TASK STATEMENT - Substitute "viewer" for every occurrence of "camera" in the data below and reproduce the rest unchanged, omitting the pictures.

* BEGIN RECORDED INFORMATION *

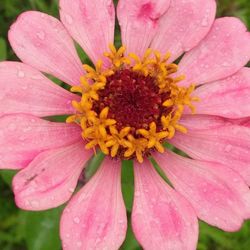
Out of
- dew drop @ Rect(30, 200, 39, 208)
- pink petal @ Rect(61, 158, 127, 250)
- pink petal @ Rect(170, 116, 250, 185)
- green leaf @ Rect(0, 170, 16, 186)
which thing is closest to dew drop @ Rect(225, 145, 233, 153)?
pink petal @ Rect(170, 116, 250, 185)

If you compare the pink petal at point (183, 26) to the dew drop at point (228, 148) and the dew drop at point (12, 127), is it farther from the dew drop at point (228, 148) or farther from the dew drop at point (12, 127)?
the dew drop at point (12, 127)

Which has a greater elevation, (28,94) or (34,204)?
(28,94)

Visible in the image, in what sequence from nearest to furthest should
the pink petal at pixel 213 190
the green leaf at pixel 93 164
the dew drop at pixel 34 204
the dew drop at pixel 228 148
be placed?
the dew drop at pixel 34 204, the pink petal at pixel 213 190, the dew drop at pixel 228 148, the green leaf at pixel 93 164

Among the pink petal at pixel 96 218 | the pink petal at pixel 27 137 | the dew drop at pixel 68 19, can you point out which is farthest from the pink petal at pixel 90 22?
the pink petal at pixel 96 218

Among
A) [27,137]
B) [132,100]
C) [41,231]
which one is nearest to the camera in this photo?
[27,137]

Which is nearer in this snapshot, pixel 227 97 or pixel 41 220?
pixel 227 97

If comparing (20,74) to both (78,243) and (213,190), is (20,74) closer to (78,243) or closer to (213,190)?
(78,243)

* END RECORDED INFORMATION *

SOLUTION FOR THIS TASK -
Out of
- dew drop @ Rect(30, 200, 39, 208)
- pink petal @ Rect(61, 158, 127, 250)
- pink petal @ Rect(170, 116, 250, 185)
- green leaf @ Rect(0, 170, 16, 186)
which thing is closest to dew drop @ Rect(225, 145, 233, 153)?
pink petal @ Rect(170, 116, 250, 185)

If you compare the pink petal at point (183, 26) to the dew drop at point (228, 148) and the dew drop at point (12, 127), is it farther from the dew drop at point (228, 148) or farther from the dew drop at point (12, 127)?
the dew drop at point (12, 127)

Which has a greater elevation, (28,94) or (34,204)?
(28,94)

Visible in the image, in what sequence from nearest to furthest should
the pink petal at pixel 213 190
the green leaf at pixel 93 164
the dew drop at pixel 34 204
the dew drop at pixel 228 148
be placed?
the dew drop at pixel 34 204, the pink petal at pixel 213 190, the dew drop at pixel 228 148, the green leaf at pixel 93 164

Among the pink petal at pixel 96 218 | the pink petal at pixel 27 137 | the dew drop at pixel 68 19, can you point out which is farthest from the pink petal at pixel 90 22?
the pink petal at pixel 96 218

Among
A) [27,137]
B) [132,100]
C) [41,231]
which one is nearest to the viewer in this photo?
[27,137]

Which is nearer in this snapshot, pixel 227 97 or pixel 41 220?
pixel 227 97

If comparing (20,74) to both (78,243) and (213,190), is (20,74) closer to (78,243) or closer to (213,190)?
(78,243)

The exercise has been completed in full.